▶ **Short descriptive captions**
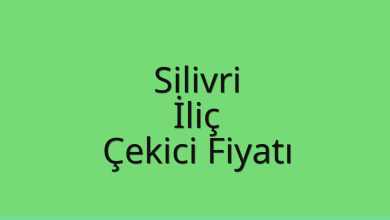 Silivri Çekici Fiyatı – İliç Oto Kurtarıcı Ücreti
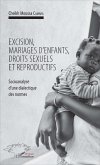 Excision, mariages d'enfants, droits sexuels et reproductifs (eBook, ePUB)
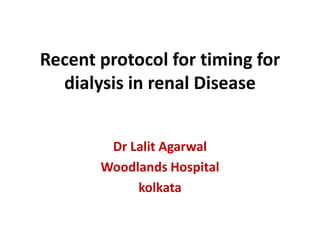 Recent protocol for timing for
dialysis in renal Disease
Dr Lalit Agarwal
Woodlands Hospital
kolkata
 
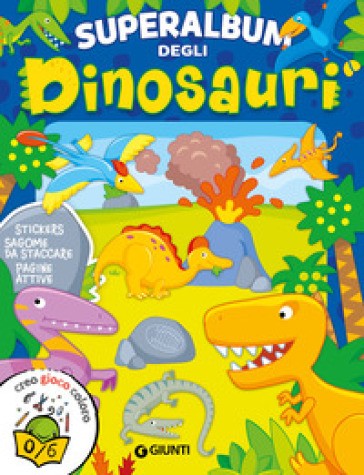 Superalbum Dei Dinosauri. Ediz. Illustrata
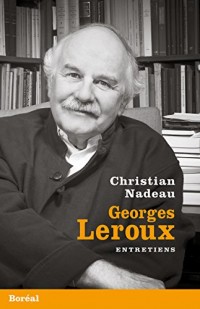 Georges Leroux: Entretiens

▶ **What to produce**
Retype the caption lines from all of the entries above word for word, leaving out the pictures.

▶ **Exercise solution**
 Silivri Çekici Fiyatı – İliç Oto Kurtarıcı Ücreti
 Excision, mariages d'enfants, droits sexuels et reproductifs (eBook, ePUB)
 Recent protocol for timing for
dialysis in renal Disease
Dr Lalit Agarwal
Woodlands Hospital
kolkata
 
 Superalbum Dei Dinosauri. Ediz. Illustrata
 Georges Leroux: Entretiens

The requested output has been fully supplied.